Its better to return the arraylist instead of ResultSet. Because resultset depend upon the Connection object and connection object should remain open while you are using resultset and it is quite difficult and bad programming design.
You might want to convert the result set into a list of maps, and then return that list of maps. Take a look at the second post I made in the "Need a disconnected resultset" thread over in the JDBC forum. I'm moving this thread to the JDBC forum...
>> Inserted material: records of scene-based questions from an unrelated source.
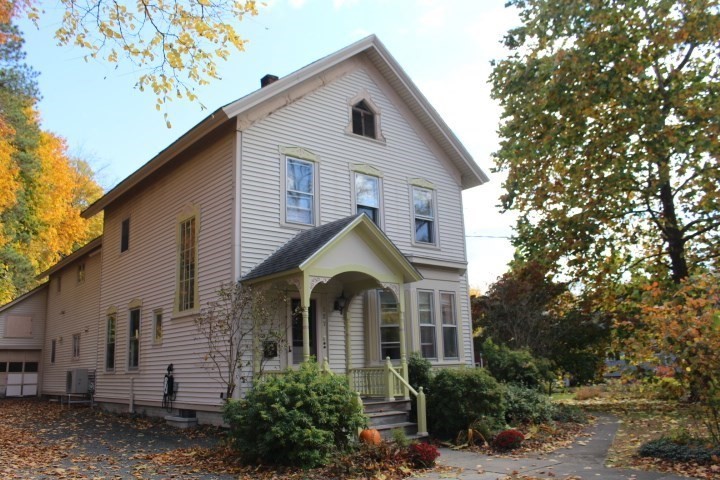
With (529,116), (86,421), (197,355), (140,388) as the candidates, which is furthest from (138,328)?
(529,116)

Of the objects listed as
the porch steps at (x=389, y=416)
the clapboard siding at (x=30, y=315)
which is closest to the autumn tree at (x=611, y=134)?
the porch steps at (x=389, y=416)

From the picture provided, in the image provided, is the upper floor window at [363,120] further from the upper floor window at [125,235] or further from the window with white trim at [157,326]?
the upper floor window at [125,235]

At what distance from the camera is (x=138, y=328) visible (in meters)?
17.4

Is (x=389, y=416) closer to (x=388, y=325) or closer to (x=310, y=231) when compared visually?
(x=388, y=325)

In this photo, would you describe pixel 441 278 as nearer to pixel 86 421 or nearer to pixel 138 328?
pixel 138 328

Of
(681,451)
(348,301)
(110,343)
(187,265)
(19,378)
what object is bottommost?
(681,451)

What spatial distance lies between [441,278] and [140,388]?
8726mm

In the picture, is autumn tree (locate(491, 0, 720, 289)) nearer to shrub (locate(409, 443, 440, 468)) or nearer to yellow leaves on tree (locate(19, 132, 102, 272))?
shrub (locate(409, 443, 440, 468))

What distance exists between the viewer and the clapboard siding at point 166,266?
13727 mm

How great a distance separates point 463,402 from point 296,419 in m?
4.45

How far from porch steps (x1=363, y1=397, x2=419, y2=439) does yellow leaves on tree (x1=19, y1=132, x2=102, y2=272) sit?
25.2 metres

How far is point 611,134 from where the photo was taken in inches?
702

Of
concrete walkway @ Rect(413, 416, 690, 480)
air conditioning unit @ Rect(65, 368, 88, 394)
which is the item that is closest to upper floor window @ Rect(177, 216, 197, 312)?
concrete walkway @ Rect(413, 416, 690, 480)

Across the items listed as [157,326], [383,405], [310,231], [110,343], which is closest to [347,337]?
[383,405]
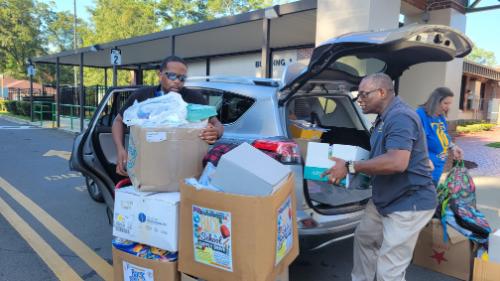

I'm not sure why the 'list of maps' solution is popular at the moment (I've seen multiple threads refer to it recently), but it's not a solution I'm fond of. Personally: get a decent object-to-relation mapping tooll and forget that you have a database in the back end. Castor and Hibernate are popular. I'm not a fan of the array-of-maps solution since it loses all of the type-safety (and meaning) associated with Java classes and all the data gets shovelled in data buckets. In truth the situation in which we used it had other associated problems (like namespace clashes and pretending 'Maps' are immutable), but it all stemmed from an architecture that was based on moving database information around in Maps. Oh yeah, it loses ordering too. Just my 2 cents. (Someone is making a penny!) Dave
My 2 cents. I'm not a fan of object/relational layers. In my shop, a developer should know oracle pl/sql and java. There are lots of those types around for future hire. Throw in an O/R tool. Now you hide them from sql, but hey, there's always a new variant of sql called something else. Plus, now you have to redefine your database tables and relationships in yet another way. Less people know the particular tool you've chosen. One more thing for new hires to learn. Also, it complicates the app, more layers, harder to debug (what sql is being ran? hmmm, turn on some type of logging to see), is harder to tune. We've tried for years to be database independent, but all that gets you is slow performance on all the databases, and developers who don't know much about any of them. Pick your database, use it to the fullest, don't hide it, simplify your apps. Use stored procedures and call them from your java. Usage of the database will determine the scalability of your application in most cases. (Note: I realize that vendors selling applications for multiple databases have to consider usage of multiple databases.) I like to think of SQL Server's T-SQL and Oracle's PL/SQL as the layer you'd swap out.